I can say for a monitor I use a 32" Vizio TV. I think TV has reached parity with computer monitors.
That is subjective.

What is your budget? I don't care but it usually guides my choices.
You want 100 dollar video card or 300 dollar card? Maybe top end at $800?

Need more details.


----------



## mefizto (Mar 10, 2021)

Hi Phishfry,

regarding the video card brand,I have had both.  My understanding is that Nvidia has better drivers, the problem as I see it is that the drivers are closed, thus if/when Nvidia decides that the market is not worth it, . . ..  The AMD drivers do not appear to be as good, but AMD is more open with providing information to developers.  So I really do not know.

Regarding the budget, again my understanding is that for the card, one is paying for speed needed for gaming.  As this is not my issue, any card that will satisfy the resolution and high refresh rate will be fine.  Consequently, I would shift the budget to a nice monitor.  So let us say $700-$1200 for a 27"-32" monitor.

Kindest regards,

M


----------



## SirDice (Mar 11, 2021)

mefizto said:


> thus if/when Nvidia decides that the market is not worth it


I've used NVidia FreeBSD drivers for the past 20 or so years.
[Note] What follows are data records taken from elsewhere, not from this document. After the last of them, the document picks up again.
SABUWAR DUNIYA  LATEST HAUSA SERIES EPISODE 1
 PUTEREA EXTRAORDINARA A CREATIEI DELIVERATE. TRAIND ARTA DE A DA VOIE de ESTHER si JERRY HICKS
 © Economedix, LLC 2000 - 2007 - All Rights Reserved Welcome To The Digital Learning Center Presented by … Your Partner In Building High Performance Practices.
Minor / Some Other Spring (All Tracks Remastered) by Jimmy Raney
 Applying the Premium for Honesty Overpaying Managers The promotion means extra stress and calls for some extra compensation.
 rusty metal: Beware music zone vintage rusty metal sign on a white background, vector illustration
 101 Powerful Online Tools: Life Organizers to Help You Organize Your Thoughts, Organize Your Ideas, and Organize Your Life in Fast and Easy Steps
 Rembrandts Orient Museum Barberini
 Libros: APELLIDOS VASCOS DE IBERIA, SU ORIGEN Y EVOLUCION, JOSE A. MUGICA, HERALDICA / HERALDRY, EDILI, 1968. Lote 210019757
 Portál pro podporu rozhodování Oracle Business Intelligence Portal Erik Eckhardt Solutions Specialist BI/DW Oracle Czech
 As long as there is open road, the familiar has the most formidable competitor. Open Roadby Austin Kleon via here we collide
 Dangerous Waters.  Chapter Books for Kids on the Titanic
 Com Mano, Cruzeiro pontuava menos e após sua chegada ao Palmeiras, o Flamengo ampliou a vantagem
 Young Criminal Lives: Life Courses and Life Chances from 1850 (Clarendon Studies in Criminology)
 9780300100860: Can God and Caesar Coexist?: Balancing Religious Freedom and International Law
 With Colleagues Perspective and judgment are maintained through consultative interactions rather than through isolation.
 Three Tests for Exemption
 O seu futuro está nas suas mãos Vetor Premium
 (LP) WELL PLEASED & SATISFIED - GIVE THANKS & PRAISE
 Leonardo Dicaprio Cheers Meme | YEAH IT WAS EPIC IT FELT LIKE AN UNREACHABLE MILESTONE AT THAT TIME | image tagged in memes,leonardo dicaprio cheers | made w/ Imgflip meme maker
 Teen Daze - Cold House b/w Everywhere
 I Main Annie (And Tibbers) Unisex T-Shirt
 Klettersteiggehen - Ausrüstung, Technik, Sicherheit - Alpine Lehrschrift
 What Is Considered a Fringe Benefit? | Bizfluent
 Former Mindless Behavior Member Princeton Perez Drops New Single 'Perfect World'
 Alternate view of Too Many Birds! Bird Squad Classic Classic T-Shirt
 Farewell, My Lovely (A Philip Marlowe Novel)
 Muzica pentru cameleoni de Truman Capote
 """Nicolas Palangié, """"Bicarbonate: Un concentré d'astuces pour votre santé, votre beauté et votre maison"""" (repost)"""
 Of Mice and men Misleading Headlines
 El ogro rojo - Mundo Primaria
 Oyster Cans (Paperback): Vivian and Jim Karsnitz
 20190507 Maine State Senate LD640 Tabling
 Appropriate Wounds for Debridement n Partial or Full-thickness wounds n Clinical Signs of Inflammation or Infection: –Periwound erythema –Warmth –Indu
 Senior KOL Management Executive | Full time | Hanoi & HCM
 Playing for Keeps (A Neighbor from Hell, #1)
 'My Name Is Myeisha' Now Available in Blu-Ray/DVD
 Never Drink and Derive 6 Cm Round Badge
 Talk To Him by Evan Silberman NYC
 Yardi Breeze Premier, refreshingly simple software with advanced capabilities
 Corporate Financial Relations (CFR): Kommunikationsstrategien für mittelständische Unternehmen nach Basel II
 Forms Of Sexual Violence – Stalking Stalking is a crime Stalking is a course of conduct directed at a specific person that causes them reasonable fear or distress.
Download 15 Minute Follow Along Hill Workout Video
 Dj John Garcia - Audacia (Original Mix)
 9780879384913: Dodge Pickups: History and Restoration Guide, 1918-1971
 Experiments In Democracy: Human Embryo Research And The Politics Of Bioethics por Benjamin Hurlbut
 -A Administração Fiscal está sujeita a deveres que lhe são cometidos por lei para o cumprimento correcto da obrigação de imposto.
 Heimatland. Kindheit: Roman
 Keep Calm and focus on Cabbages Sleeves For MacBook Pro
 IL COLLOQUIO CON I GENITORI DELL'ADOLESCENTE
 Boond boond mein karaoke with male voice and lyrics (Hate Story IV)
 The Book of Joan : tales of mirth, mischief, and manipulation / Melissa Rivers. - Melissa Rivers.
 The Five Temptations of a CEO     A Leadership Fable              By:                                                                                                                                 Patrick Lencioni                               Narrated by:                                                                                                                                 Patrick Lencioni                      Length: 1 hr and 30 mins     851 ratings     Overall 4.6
FreeBSD even has a bigger market share now. So I don't think you have to worry about this.


----------



## shkhln (Mar 11, 2021)

Phishfry said:


> What is your budget? I don't care but it usually guides my choices.
> You want 100 dollar video card or 300 dollar card? Maybe top end at $800?


Right now $100 cards for $800 is all you get.


----------



## Phishfry (Mar 11, 2021)

I can't comment any more. I do not run at 4K.

I think the question has to be asked:
Is anybody running a 4K FreeBSD desktop?


----------



## olli@ (Mar 11, 2021)

I've got a curved UWQHD monitor (3440 × 1440) connected to an Nvidia GeForce GT 1030 card. Works perfectly fine with FreeBSD. This is not exactly 4k, but 4k is also supported, of course (the card even has two connectors and supports 2 × 4k).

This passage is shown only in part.